えがおぶらり旅|山梨甲府編

突然ですが、皆さま宝石や水晶はお好きですか?様々な色や形がとても綺麗で、秘められたパワーを感じますよね。普段から、ネックレスやブレスレットなどで身に着けているという方も多いかもしれません。そんな宝飾品の名産地として知られ、『宝石の街』と呼ばれている場所があります。それが山梨県の甲府市です。

今から約1000年前、山梨県北部「御岳昇仙峡」の奥地にある金峰山周辺で水晶の原石が発見されました。これが、『宝石の街』の歴史の始まりです。江戸時代後期には水晶の加工が盛んになり、甲府は水晶の産地として栄えていましたが、明治時代になると、水晶が枯渇してしまいます。そこで、これまでの加工技術を途絶えさせるわけにはいかないと、海外など他の地域から水晶を調達し、今日までその技術を継承してきました。

山梨県産の水晶がその名を誇っているのは、産出量が多いだけではなく、形態や美観が素晴らしい良質品であるから。無色透明で大型の単結晶は、他に類を見ないほどだそうです。その高い品質と、長年培われた技術で、山梨県のジュエリー生産量は日本一です。

山梨県の笛吹市にある「宝石の庭園 信玄の里」は、そんな宝石や水晶を存分に堪能できる観光スポット。およそ1000坪の日本庭園の敷地いっぱいに、世界各国から集まったアメジストやローズクォーツ、タイガーアイなどの宝石が敷き詰められています。私たちが取材に訪れた日は、あいにくの雨でしたが、赤、ピンク、青、緑などの鮮やかな色合いがとても綺麗でした。庭園内には、宝石や彫刻が祀られた「救心洞」という洞窟もあります。薄暗い中に1月から12月それぞれの誕生石が展示されていたり、「大慈龍神宮」という神社があったり、神秘的な体験ができます。他にも、大木の化石や錦鯉が泳ぐ庭池があり、季節ごとに移り変わる花や緑なども一緒に楽しむことができると、観光客にも人気のスポットになっています。

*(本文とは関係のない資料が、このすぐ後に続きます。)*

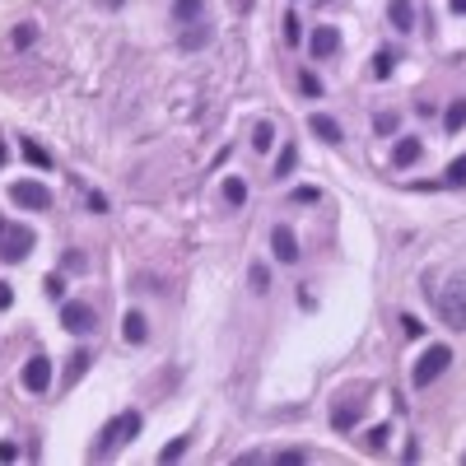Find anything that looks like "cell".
Instances as JSON below:
<instances>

庭園の隣には、山梨の地上産業である水晶研磨の歴史的資料や水晶細工を展示した「水晶研磨 伝承館」があります。世界各国の珍しい宝石や鉱石も展示されていて、じっと眺めているだけであっという間に時間が経ってしまうほどでした。ここに展示されている、武田信玄や山本勘助を宝石で作った「貴石画」はとても迫力があり、ぜひ皆さまにも実際に見ていただきたいおすすめのポイントです。今度山梨県に訪れた際には、ぜひ立ち寄ってみてはいかがでしょうか。宝石に興味がある方はもちろんですが、宝石にあまり興味がない方でも、その癒やしのパワーを感じることができると思います。